** Exercise goal **
Could you retype exactly the lines below between the one holding "Puede incluir: Un" and the one holding "1986 Ford Bronco", inclusive, leaving out any pictures?

** Dataset **
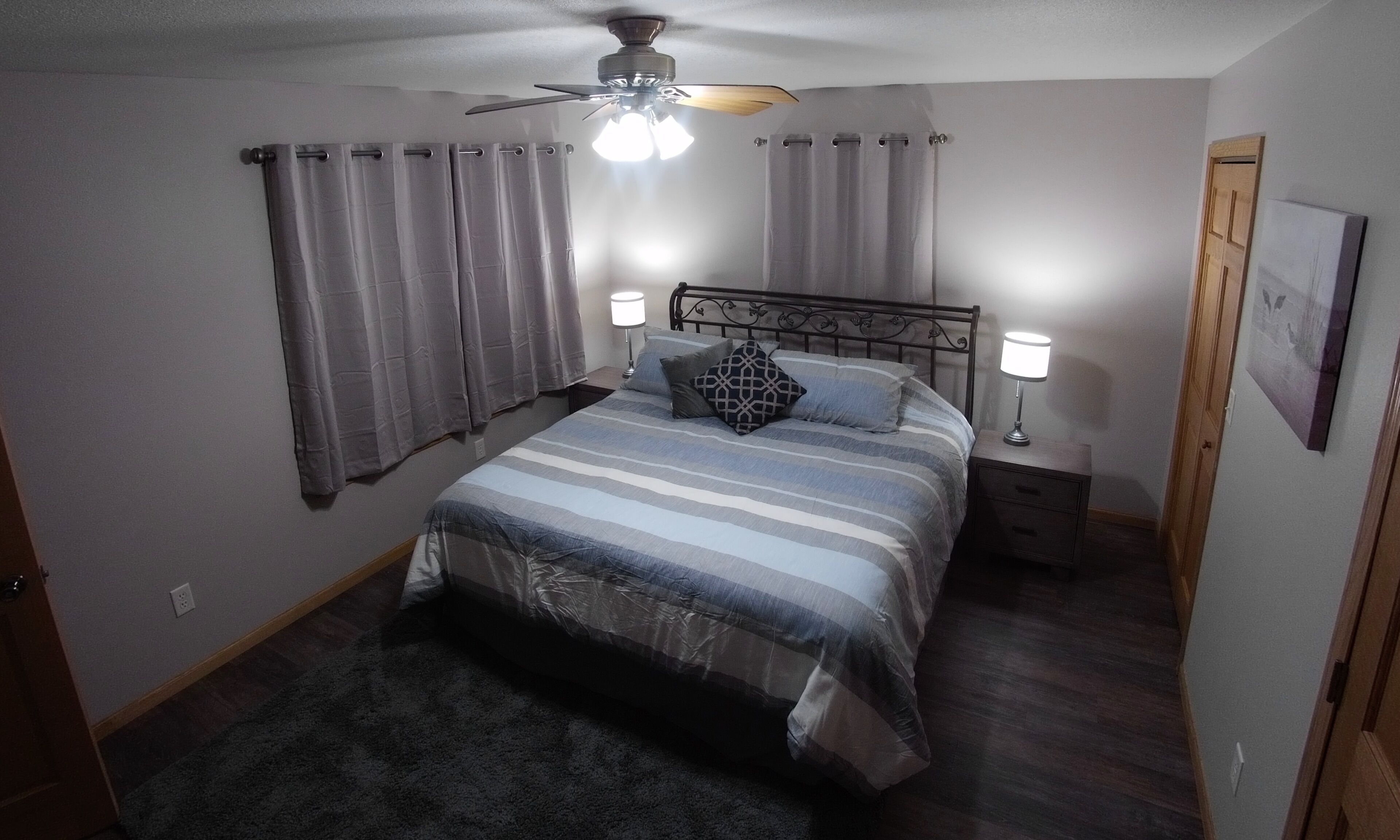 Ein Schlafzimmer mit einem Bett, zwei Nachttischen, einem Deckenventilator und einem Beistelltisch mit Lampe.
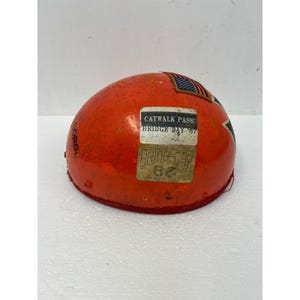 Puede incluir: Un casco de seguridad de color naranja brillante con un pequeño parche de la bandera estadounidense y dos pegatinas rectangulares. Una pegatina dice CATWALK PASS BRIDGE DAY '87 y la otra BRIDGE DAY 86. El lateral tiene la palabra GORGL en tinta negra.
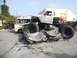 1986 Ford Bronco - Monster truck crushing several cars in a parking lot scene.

---

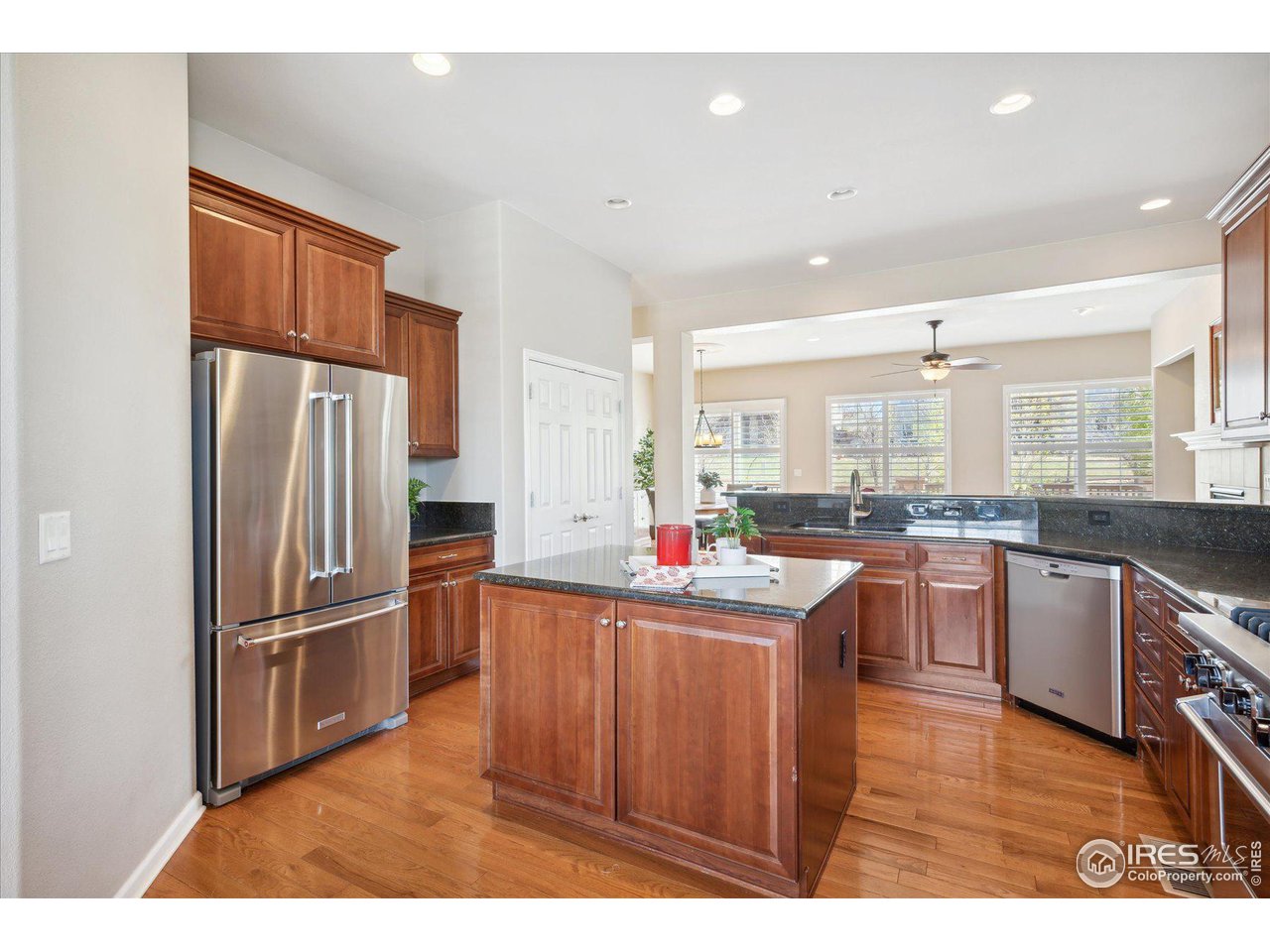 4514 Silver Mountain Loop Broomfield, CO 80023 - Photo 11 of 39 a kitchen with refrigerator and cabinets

---

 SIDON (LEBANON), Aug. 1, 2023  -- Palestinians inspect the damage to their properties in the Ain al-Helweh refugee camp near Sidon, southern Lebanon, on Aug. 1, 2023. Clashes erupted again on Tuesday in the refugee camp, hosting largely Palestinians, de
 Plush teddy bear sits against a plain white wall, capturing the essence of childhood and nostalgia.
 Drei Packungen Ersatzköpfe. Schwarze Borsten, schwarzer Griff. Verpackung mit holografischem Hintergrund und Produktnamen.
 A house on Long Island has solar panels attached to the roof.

** Answer space **
 Puede incluir: Un casco de seguridad de color naranja brillante con un pequeño parche de la bandera estadounidense y dos pegatinas rectangulares. Una pegatina dice CATWALK PASS BRIDGE DAY '87 y la otra BRIDGE DAY 86. El lateral tiene la palabra GORGL en tinta negra.
 1986 Ford Bronco - Monster truck crushing several cars in a parking lot scene.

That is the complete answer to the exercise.